--- Data Enclosed Below ---
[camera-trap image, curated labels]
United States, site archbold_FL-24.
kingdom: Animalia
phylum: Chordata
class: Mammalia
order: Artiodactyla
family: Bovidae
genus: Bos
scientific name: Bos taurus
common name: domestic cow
--- End of Enclosed Data ---
--- Data Enclosed Below ---
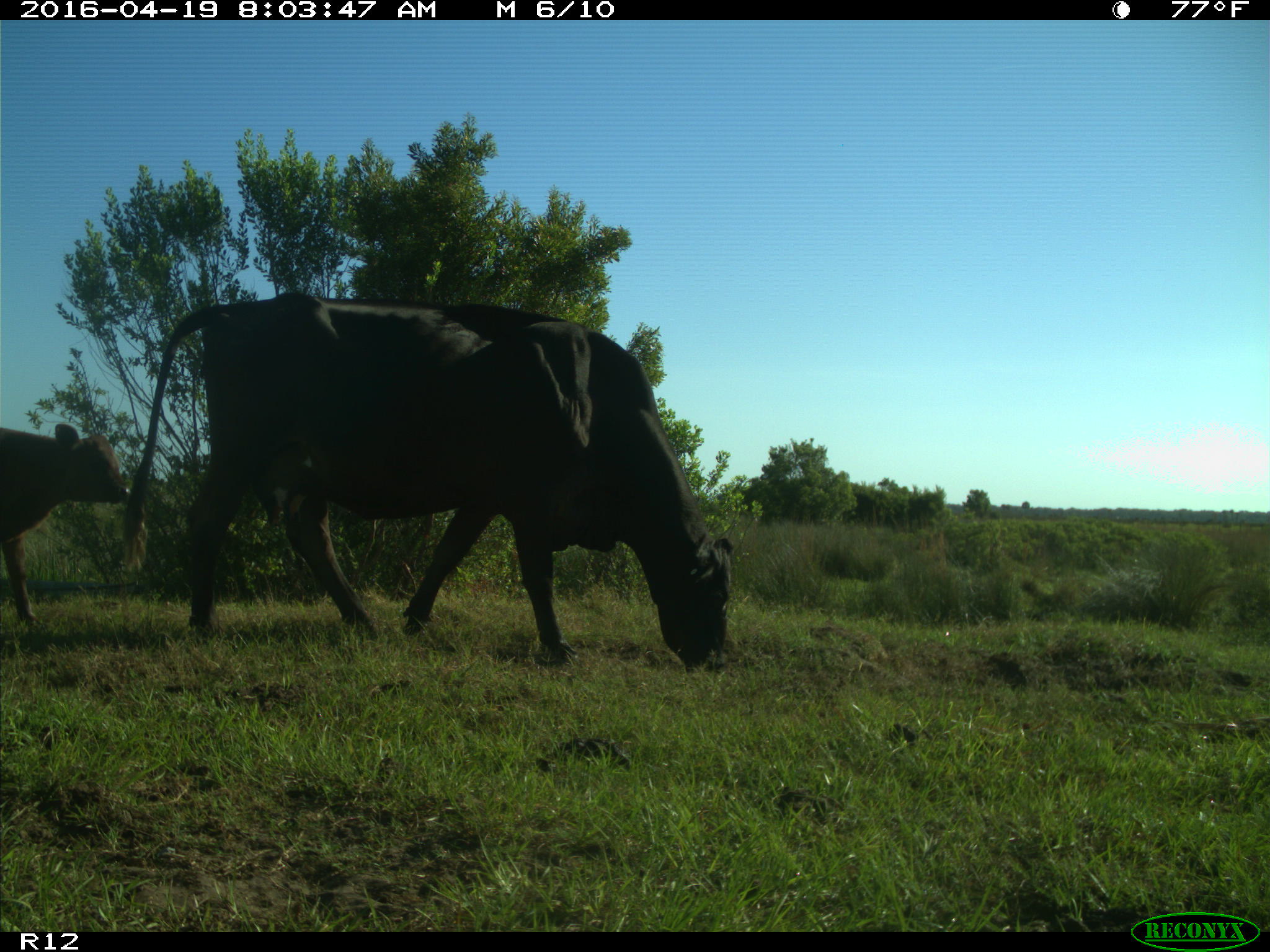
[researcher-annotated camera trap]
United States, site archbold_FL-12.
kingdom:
--- End of Enclosed Data ---
- What is required -
Where a line in the records above contains the word "States", copy that line.

- Answer section -
United States, site archbold_FL-24.
United States, site archbold_FL-12.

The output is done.